こう、見ているだけで勝てないと言うか、強制的に敗北感を植え付けてくるというか。
「……いや、いや」
……なんで羨ましい、とさえ思ってしまってるんだろうか、俺は。
いや、羨ましいというのは多分きっと、恐らくはその背丈に対してか。
エスメラルダの10分の1でも良いから背丈をわけてもらえれば、それだけでも大分違うだろうし。
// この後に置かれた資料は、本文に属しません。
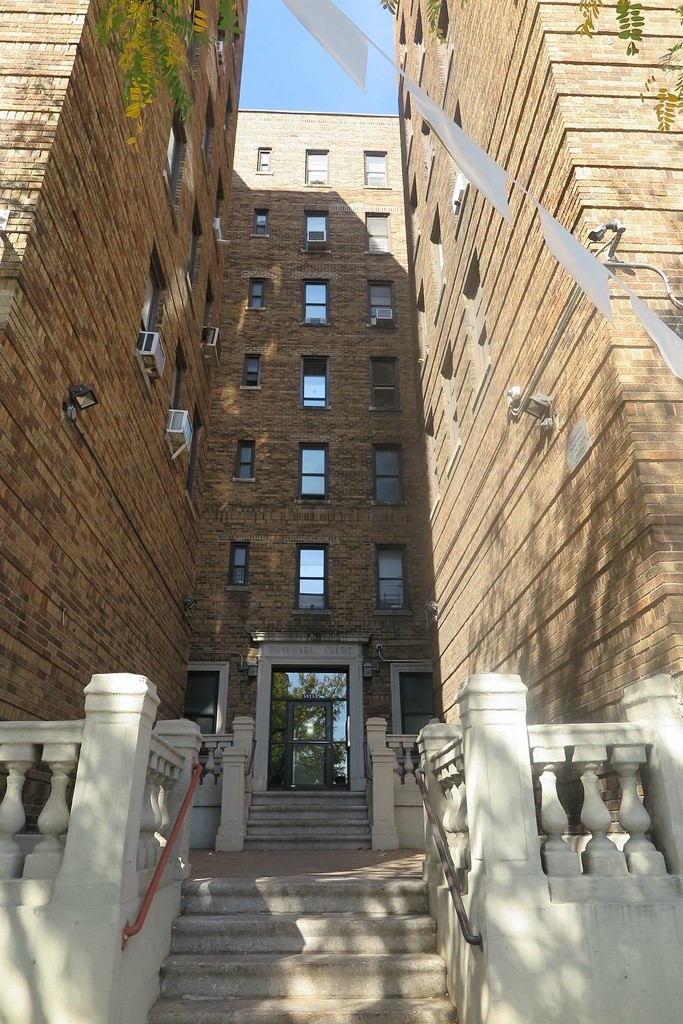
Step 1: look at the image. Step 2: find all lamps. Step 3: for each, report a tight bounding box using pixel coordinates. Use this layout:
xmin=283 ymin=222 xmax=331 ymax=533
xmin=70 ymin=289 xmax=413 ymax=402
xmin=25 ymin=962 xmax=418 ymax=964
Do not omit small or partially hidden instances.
xmin=247 ymin=660 xmax=259 ymax=677
xmin=62 ymin=384 xmax=99 ymax=419
xmin=524 ymin=396 xmax=553 ymax=428
xmin=424 ymin=601 xmax=437 ymax=614
xmin=181 ymin=598 xmax=196 ymax=616
xmin=362 ymin=660 xmax=378 ymax=678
そう自分に言い聞かせつつ。ふと、身体を洗っているエスメラルダと視線が合った。
「ん、どうかしたのエルトリスちゃん?」
「あ、いや、えっと……おっきいなぁ、って」
「あはは、ちょっと大きすぎるけどね」
突然尋ねられてしまえば、つい素直に応えてしまって。
俺のそんな言葉に、エスメラルダは苦笑しながら――その、見ているだけでもずっしりとしていそうなそれを、大きな手のひらで軽く抱えてみせた。
俺の身体を包むように洗っていたその手のひらでも余ってしまう、そんな巨大とさえ言える双球を少し撓ませるように洗っていって。
「……ふふ、エルトリスちゃんったら♪」
「わ、ぷ――っ」
つい、その圧巻とさえ言える様に視線を向けていると、エスメラルダは可笑しそうに笑みを零し、ばしゃん、と自分の体に付いた泡を流していった。
俺とは違ってたっぷりとお湯を使って身体を流せば、隣でぺたんと座っていた俺もお湯を浴びてしまって、思わず目を細め――
「甘えん坊さんなんだから――♥」
「ん、むっ」
――次の瞬間、顔が、上半身が吸い付くような柔らかさに包まれた。
心地よい、ただただ心地の良い、人を甘やかす為だけに存在するかのような感覚。
目を開いても、目の前は暗闇のまま変わる事はなく。
「む、ぅ……ん、うぅ」
「今日は一日疲れたでしょ?後は、お姉ちゃんに任せて甘えてて良いからね――」
甘い、甘い囁き声。
誰が、と言い返す気力さえも沸かず、頭の中に浮かぶのはこの感覚に身を委ねたい、という甘えた感情だけ。
ちゃぷん、と暖かな液体に――お湯に身体が浸ったのを感じれば、それで何とかエスメラルダに運ばれて、一緒に湯船に浸かっている事は解ったけれど。
それを確認しようと、この心地よさから抜け出すような事は、今のおれには、さっぱり浮かばなかった。
「……エルトリスちゃん、最後のお願い」
「――……?」
心地よさの中、しみこむようにエスメラルダの言葉が、耳に、頭にはいりこんでくる。
……ああ、なんだ、そんなこと。
「……おねえ、ちゃん」
「ん……♥」
――あまえるように、そのことばを、くちにする。
そうすると、エスメラルダはおれのことを、きゅうっと……つつむみたいに、だきしめて、くれて。
「おやすみなさい、エルトリスちゃん。大好きだよ」
「……う、ん」
やさしく、いとおしむようなその言葉。
おれは、それをきくと……やわらかなここちよさに、おぼれて、おぼれて。
どこまでもしずんでいくような、そんな感覚を、おぼえながら――おれのいしきは、そのまま、とけてしまった。